What was it like watching a close friend go through these things?
It was exhausting. In the beginning, it was fantastic because it’s so much fun spending time with Elise. She’s very funny. Never feels sorry for herself. And it was great for her because she was getting down all the stories she knew she’d never get to tell otherwise. But when things got bad, it was really hard to listen. I didn’t just show up for this job—I’d known her for years. It was frustrating because I couldn’t stop anything from happening.
The film took you nine years to complete. Why so long?
Easy. When we started, I never knew these things would happen. It was just supposed to be an exercise in learning how to shoot. Things unfolded quickly, though, after that. Every time I thought it was the end of the story, it wasn’t. I couldn’t foresee that she was going to get evicted, that she’d live on the streets. She was an artist who danced. It was never going to be a story about homelessness. And then it was.
How much footage did you have after shooting for nearly a decade?
Surprisingly, not a crazy amount—maybe 70 hours. It was manageable. And I got it down to 73 minutes. We didn’t shoot every day. I don’t like overdoing it. Plus, it was shot on whatever camera was available at Film/Video Arts each time we wanted to shoot. So some of it is shot on High 8. Some of it is on Super-VHS. But so far, audiences have been telling me they can’t tell the difference—that the story is the important thing.
You’ve been making the festival rounds these last few weeks. How many did you apply to before you landed your first one?
I can’t even tell you how many festivals we were rejected from. There was so much rejection, you can’t believe it. But I learned a lot. I learned to never apply to a festival before a film is done. I learned how hard it is for a first-time filmmaker with a first-time movie to apply. The Nantucket Film Festival was the first festival to say yes. Once they said the movie was okay, other festivals seemed to think it was okay too. Thank God for Nantucket. If not for them, I’d probably still be floating in space.
Do you anticipate getting theatrical distribution?
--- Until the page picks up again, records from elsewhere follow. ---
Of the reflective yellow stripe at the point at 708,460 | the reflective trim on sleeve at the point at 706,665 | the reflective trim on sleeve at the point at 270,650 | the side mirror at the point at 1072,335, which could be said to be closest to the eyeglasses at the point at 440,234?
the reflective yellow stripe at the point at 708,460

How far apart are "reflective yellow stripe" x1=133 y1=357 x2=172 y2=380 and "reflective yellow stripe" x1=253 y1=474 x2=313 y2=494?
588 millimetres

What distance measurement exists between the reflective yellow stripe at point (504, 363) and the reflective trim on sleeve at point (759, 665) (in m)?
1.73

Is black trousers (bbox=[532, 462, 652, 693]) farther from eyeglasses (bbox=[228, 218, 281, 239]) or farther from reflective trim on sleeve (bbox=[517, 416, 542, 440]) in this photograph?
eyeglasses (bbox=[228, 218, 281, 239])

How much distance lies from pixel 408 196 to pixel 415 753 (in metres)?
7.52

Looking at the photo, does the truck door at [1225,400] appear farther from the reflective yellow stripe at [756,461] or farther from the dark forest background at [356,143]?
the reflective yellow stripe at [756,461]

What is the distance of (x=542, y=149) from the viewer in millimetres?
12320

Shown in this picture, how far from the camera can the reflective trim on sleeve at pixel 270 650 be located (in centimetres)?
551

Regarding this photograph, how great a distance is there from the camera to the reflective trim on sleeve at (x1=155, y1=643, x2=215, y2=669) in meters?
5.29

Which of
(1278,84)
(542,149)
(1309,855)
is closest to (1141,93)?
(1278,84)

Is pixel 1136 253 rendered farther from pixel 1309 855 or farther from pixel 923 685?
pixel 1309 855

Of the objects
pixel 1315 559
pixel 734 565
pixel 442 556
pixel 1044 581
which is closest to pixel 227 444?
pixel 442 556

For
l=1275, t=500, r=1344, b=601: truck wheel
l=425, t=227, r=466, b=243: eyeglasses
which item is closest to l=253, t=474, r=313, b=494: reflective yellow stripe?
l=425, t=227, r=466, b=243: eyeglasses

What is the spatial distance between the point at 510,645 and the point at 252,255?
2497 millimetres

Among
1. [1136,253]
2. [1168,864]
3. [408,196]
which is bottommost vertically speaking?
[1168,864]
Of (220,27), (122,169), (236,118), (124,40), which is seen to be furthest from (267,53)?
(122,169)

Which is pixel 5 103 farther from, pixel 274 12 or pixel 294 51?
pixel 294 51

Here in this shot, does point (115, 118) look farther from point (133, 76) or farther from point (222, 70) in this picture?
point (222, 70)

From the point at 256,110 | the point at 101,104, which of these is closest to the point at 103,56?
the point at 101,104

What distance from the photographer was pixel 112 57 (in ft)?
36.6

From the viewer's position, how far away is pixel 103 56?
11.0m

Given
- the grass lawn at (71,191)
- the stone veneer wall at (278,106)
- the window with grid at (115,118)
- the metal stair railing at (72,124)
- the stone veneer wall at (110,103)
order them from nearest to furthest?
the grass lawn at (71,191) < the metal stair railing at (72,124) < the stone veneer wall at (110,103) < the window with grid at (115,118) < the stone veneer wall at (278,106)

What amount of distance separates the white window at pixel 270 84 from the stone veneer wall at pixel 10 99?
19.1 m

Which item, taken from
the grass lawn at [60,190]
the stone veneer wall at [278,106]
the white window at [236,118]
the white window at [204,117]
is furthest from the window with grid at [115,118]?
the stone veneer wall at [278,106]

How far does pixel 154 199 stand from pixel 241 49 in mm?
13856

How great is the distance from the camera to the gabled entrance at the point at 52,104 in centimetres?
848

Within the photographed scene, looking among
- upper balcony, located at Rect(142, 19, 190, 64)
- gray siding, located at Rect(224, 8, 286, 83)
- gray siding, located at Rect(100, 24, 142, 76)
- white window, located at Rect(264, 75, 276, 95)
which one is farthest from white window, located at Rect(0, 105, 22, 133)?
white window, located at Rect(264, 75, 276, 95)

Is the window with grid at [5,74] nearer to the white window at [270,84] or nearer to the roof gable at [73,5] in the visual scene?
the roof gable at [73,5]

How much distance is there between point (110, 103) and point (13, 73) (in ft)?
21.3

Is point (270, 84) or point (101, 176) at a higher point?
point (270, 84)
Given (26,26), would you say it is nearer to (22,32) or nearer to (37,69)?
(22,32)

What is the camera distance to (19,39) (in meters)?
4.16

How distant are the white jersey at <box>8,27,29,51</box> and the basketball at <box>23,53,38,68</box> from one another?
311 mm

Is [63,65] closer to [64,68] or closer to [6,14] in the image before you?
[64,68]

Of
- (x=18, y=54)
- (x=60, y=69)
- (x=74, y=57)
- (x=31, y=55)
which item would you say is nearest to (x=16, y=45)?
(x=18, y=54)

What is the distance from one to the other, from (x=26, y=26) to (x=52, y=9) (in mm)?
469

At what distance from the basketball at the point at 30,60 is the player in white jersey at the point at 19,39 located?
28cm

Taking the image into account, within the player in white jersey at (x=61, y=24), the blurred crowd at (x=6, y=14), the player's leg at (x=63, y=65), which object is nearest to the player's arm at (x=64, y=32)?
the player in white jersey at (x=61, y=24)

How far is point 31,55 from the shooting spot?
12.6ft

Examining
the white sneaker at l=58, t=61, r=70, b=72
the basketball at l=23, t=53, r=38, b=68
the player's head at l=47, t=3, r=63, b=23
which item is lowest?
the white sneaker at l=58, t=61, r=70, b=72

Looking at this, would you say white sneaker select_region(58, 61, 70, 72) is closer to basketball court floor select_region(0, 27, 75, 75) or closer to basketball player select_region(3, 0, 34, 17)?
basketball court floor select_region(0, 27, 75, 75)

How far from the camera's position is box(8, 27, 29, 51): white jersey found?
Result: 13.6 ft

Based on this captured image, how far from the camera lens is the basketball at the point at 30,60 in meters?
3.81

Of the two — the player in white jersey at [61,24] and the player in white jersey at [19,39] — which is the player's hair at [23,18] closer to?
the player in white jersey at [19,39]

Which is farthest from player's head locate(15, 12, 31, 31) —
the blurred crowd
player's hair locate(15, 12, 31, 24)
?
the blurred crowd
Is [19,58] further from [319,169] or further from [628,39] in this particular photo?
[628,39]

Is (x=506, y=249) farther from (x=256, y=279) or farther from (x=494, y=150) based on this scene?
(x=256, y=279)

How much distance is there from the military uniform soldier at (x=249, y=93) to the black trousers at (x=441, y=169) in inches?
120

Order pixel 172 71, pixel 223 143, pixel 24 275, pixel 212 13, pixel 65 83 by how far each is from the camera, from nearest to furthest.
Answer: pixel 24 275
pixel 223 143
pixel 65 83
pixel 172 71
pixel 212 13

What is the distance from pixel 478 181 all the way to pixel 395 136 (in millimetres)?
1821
I certainly hope so. There have been a few offers, but I don’t want to jinx things until they’re finalized.
Has Elise seen the film?
No, I’ve asked her many times. She loved being in front of a camera. She saw it as a way of getting her conspiracy stories on tape. But I think she’s a little scared to see it because every time I ask her to watch it, she says: “I want to see it in a real theater in New York—none of this festival crap.”
When all is said and done, what do you hope Begging Naked will accomplish?
I’m hoping that something good comes out of this for Elise—something bigger than selling a couple of her paintings here and there. I want her to be somewhere safe, somewhere she can have her freedom.
Leah Hochbaum Rosner is a freelance writer living in New York City.